» **What to do**:
Copy out the lines starting at the one containing "Does this photograph" and ending at the one containing "2.88 metres", switching "white column" to "white pillar" and leaving all else unchanged.

(Spatial questions based on scenes)
---------------

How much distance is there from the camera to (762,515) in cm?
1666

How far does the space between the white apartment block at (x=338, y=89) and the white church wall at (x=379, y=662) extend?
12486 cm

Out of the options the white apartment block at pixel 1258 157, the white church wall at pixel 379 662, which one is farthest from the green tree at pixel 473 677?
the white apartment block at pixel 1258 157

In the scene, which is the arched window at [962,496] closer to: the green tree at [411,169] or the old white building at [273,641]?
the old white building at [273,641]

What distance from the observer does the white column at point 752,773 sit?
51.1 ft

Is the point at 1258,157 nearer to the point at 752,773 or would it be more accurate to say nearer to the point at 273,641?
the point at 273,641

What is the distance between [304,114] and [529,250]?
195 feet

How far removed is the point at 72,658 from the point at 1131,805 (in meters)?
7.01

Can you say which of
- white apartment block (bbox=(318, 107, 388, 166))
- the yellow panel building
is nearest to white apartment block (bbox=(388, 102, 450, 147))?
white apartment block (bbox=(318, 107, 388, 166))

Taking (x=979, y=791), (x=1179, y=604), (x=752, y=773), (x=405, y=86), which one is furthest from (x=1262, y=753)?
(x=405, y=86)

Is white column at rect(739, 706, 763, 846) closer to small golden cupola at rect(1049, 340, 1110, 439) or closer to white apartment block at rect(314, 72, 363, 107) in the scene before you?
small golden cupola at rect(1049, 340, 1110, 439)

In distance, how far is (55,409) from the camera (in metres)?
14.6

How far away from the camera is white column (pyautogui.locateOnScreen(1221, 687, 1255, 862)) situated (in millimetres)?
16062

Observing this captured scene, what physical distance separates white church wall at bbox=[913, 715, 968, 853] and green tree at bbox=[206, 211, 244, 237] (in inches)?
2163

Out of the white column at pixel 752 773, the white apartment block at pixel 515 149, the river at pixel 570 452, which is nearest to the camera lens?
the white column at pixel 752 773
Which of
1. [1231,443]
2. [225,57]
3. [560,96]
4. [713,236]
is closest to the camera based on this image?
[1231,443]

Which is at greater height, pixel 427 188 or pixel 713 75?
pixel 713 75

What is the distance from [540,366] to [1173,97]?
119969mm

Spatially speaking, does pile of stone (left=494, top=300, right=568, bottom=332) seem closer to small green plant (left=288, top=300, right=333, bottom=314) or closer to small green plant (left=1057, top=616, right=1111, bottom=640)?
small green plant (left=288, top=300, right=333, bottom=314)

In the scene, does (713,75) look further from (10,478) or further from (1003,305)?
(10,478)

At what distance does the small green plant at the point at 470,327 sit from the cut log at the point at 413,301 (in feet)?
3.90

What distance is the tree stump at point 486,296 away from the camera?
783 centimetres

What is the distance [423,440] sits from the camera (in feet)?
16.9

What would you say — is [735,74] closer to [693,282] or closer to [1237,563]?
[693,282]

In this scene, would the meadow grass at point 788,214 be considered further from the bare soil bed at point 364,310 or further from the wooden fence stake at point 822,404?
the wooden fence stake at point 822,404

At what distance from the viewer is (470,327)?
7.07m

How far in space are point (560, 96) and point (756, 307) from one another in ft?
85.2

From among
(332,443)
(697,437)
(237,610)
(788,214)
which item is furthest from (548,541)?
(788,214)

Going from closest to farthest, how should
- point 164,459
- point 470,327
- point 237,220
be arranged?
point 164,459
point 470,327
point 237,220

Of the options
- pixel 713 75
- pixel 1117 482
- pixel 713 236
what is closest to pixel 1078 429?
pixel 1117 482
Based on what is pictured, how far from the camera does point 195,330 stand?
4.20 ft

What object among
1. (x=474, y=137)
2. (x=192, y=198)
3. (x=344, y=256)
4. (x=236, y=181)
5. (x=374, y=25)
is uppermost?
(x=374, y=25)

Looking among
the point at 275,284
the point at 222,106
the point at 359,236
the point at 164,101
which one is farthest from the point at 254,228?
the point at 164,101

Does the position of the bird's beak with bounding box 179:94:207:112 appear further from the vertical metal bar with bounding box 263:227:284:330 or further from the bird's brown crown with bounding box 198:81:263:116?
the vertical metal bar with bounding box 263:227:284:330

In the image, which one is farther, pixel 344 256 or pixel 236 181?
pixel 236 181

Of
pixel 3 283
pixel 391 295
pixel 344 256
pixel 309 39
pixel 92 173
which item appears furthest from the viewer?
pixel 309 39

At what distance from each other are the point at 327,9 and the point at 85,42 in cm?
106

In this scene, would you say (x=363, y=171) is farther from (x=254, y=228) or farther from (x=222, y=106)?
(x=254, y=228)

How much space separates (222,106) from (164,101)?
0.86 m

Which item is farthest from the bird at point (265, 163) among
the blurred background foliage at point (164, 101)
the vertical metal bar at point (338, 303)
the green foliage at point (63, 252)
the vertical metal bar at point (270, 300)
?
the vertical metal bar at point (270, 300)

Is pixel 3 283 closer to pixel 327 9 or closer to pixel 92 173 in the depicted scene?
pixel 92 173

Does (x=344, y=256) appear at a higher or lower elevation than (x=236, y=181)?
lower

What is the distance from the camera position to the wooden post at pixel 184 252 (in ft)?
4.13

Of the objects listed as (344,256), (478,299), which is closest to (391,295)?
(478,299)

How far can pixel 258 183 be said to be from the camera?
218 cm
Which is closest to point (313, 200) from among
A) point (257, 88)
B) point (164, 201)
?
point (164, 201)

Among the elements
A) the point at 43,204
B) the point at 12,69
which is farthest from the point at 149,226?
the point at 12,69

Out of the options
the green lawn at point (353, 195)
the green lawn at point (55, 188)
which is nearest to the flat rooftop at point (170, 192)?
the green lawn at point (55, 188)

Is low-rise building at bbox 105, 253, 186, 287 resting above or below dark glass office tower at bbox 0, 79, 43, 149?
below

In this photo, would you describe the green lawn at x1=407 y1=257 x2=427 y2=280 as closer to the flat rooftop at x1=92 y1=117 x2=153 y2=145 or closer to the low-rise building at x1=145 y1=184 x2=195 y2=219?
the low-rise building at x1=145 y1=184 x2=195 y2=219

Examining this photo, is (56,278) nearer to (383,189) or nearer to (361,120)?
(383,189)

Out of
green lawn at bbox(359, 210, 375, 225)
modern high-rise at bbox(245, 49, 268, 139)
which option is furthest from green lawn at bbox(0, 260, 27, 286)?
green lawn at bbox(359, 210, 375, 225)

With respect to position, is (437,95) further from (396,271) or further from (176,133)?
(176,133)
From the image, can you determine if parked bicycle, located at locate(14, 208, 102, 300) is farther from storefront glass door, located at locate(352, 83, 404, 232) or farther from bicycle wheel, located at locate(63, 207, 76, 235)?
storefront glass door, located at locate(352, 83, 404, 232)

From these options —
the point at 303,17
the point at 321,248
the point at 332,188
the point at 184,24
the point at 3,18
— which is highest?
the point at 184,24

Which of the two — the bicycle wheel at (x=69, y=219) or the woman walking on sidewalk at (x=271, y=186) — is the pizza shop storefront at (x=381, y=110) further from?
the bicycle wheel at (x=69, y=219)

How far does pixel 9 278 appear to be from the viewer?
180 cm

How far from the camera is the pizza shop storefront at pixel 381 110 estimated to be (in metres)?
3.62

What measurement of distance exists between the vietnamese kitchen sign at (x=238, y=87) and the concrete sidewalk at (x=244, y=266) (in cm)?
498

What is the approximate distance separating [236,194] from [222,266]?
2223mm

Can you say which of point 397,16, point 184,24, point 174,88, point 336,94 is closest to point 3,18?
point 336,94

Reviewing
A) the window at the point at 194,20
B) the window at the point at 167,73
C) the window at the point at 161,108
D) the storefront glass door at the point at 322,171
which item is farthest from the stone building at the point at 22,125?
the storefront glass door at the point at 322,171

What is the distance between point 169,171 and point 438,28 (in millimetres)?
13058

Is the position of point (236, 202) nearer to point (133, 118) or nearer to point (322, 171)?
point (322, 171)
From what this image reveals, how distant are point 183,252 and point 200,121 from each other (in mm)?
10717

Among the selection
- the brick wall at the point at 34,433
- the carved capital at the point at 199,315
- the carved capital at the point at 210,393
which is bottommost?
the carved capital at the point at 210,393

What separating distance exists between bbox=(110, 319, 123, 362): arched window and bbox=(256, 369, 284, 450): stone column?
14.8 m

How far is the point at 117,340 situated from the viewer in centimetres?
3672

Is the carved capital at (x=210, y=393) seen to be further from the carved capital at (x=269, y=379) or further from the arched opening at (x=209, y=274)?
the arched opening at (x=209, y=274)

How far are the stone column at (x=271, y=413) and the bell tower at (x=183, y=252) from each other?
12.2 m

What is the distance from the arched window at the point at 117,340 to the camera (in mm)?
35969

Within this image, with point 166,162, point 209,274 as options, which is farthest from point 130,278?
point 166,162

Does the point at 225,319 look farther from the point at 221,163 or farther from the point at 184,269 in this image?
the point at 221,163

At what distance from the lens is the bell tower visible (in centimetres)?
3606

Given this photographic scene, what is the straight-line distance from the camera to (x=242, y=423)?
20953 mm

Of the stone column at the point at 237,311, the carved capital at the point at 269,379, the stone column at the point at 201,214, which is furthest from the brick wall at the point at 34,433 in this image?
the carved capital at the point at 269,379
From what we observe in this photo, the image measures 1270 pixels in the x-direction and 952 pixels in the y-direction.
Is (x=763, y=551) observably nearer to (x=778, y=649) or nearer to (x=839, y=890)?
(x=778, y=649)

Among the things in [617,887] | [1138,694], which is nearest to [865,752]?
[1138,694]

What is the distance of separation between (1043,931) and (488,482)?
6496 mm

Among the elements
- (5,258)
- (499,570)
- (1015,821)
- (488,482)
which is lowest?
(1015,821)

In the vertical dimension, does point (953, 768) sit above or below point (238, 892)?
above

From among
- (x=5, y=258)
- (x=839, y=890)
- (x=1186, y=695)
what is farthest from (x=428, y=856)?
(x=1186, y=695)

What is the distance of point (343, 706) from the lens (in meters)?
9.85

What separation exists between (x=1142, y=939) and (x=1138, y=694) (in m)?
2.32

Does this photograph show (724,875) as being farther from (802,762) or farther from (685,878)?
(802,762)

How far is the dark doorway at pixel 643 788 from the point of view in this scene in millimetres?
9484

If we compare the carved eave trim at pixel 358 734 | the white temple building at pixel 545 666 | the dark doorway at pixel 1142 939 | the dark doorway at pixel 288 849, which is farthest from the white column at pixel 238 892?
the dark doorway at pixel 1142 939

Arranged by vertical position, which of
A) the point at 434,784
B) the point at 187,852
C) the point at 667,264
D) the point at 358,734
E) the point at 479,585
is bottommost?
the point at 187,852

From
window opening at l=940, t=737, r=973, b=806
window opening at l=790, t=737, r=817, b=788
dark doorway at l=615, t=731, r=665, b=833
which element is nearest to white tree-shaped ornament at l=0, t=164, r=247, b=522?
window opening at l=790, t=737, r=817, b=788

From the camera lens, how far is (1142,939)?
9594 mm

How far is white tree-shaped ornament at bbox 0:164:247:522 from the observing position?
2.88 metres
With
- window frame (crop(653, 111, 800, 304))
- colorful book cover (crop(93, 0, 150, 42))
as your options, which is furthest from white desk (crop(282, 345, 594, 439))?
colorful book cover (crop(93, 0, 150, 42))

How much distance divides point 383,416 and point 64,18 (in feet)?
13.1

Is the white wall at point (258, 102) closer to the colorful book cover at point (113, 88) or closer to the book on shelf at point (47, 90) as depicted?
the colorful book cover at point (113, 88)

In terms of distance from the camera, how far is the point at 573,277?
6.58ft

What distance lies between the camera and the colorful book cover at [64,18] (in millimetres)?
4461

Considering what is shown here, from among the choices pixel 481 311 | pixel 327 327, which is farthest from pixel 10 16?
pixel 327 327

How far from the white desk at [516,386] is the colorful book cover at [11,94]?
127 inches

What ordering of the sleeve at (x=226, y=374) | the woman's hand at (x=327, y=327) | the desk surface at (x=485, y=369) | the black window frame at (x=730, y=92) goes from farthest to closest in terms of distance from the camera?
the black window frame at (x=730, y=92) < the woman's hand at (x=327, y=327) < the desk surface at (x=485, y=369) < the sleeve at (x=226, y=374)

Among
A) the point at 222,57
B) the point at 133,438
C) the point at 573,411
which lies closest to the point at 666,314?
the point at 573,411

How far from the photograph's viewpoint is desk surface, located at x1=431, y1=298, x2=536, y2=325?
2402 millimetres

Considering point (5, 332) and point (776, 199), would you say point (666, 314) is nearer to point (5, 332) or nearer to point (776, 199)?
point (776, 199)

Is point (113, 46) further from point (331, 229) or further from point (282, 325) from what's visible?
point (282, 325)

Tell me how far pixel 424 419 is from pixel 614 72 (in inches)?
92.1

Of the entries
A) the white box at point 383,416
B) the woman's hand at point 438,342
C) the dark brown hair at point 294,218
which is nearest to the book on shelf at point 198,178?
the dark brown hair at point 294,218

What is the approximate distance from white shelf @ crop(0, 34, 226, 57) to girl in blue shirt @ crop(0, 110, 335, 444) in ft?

---------------

» **Result of this exercise**:
Does this photograph show (724,875) as being farther from (802,762) or farther from (685,878)?
(802,762)

How far is the dark doorway at pixel 643 788 from the point of view in this scene in millimetres?
9484

If we compare the carved eave trim at pixel 358 734 | the white temple building at pixel 545 666 | the dark doorway at pixel 1142 939 | the dark doorway at pixel 288 849, which is farthest from the white pillar at pixel 238 892?
the dark doorway at pixel 1142 939

Arranged by vertical position, which of
A) the point at 434,784
B) the point at 187,852
C) the point at 667,264
D) the point at 358,734
E) the point at 479,585
is bottommost?
the point at 187,852

From
window opening at l=940, t=737, r=973, b=806
window opening at l=790, t=737, r=817, b=788
dark doorway at l=615, t=731, r=665, b=833
which element is nearest to white tree-shaped ornament at l=0, t=164, r=247, b=522?
window opening at l=790, t=737, r=817, b=788

From the camera lens, how far is (1142,939)?
9594 mm

How far is white tree-shaped ornament at bbox 0:164:247:522 from the observing position?
2.88 metres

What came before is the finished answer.